**Passage to read**
-- BEGIN --
The situation took another unexpected turn a short time after the suspect was apprehended when officers realized that an upstairs bedroom was on fire. Officers used a fire extinguisher to knock down the flames from two mattresses and box springs all piled together, said Detective Sgt. John Rusnak.

Campbell firefighters arrived a short time later to finish fighting the blaze.

Police believe the suspect started the fire in his bedroom, then shot the four victims — two on the second floor, two on the first — then turned the gun on himself.

Rusnak said a letter found in the suspect’s bedroom suggests that the gunman may have acted in response to a family dispute.

Neighbors said the house primarily is occupied by an older woman, but others stay there. The house was occupied by several people Saturday who had just come to visit a few days ago.

Several young children were in the home but were not injured, one neighbor said. Police did not say how many other people were in the home and not injured.

Officers investigated a blood stain found on the back door of the house next door, but neighbors said they didn’t know who had caused the stain because residents of that house did not answer the door when the person knocked.

Police were called to 47 Seventh at 1:04 p.m. for a report of gunfire. Officer Mitch Zupko went inside and learned from victims that the shooter had just left.

Officer Ryan Bloomer learned from Zupko that the shooter was a young black male in a yellow shirt, then got help from a neighbor to locate him. Bloomer “took off running” and took the man into custody a short distance from the house, he said.
-- END --
**Short problem 1**
In the news report on the shooting, what time were police called to 47 Seventh?
**Short problem 2**
Write the next few sentences of the news report on the shooting, picking up right after its final sentence.
The items that follow were taken from a separate source and have nothing to do with the news report.

Part of a data file
-- BEGIN --
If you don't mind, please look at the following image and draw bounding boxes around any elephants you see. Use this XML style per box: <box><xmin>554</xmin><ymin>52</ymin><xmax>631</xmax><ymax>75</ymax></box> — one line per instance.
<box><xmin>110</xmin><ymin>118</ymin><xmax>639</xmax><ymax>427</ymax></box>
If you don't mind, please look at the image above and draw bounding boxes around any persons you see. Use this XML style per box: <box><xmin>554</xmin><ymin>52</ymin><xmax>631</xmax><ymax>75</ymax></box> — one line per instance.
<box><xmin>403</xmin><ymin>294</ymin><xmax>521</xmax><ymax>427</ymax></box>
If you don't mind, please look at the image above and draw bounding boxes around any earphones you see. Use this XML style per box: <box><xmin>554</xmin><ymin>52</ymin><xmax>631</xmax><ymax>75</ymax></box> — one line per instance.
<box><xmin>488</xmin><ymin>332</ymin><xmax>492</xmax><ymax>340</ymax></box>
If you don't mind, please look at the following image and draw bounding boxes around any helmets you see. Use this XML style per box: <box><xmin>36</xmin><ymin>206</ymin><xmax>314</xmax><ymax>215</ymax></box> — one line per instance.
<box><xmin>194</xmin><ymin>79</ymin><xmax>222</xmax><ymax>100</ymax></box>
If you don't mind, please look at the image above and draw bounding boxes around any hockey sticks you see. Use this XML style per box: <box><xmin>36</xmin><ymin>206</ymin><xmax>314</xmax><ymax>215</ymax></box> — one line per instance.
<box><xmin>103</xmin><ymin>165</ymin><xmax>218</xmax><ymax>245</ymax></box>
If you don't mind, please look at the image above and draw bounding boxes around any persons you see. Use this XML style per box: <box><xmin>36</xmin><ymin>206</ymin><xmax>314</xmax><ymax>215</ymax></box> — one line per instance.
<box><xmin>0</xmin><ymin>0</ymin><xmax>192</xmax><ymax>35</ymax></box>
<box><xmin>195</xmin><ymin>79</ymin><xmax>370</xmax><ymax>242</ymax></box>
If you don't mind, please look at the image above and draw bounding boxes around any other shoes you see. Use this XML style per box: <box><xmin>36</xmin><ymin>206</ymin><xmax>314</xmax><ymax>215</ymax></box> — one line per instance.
-- END --
**Written reply 1**
1:04 p.m.

**Written reply 2**
“Our main concern was getting him off the street so he couldn’t shoot anyone else,” said Bloomer, who rode in the ambulance to St. Elizabeth Health Center, where the suspect was taken for treatment.

Sgt. Drew Rauzan, interim police chief, said the performance of officers Zupko and Bloomer was exemplary.

“For a major crime scene with multiple victims, Officers Zupko and Bloomer couldn’t have done a better job, attending to the victims, preserving the crime scene and apprehending a possibly armed suspect that had just shot four people,” Rauzan said.

The suspect was not armed when apprehended, but Bloomer didn’t know that at the time.

“It appears there was some type of family dispute,” Rusnak said about why the shootings may have occurred. “We don’t know what that is. [The suspect] began by setting fire to the mattresses in his bedroom ... either to conceal evidence or burn down the house or both.”

Police found five shell casings in the house and recovered a weapon they believe the suspect used in the shootings, Rusnak said.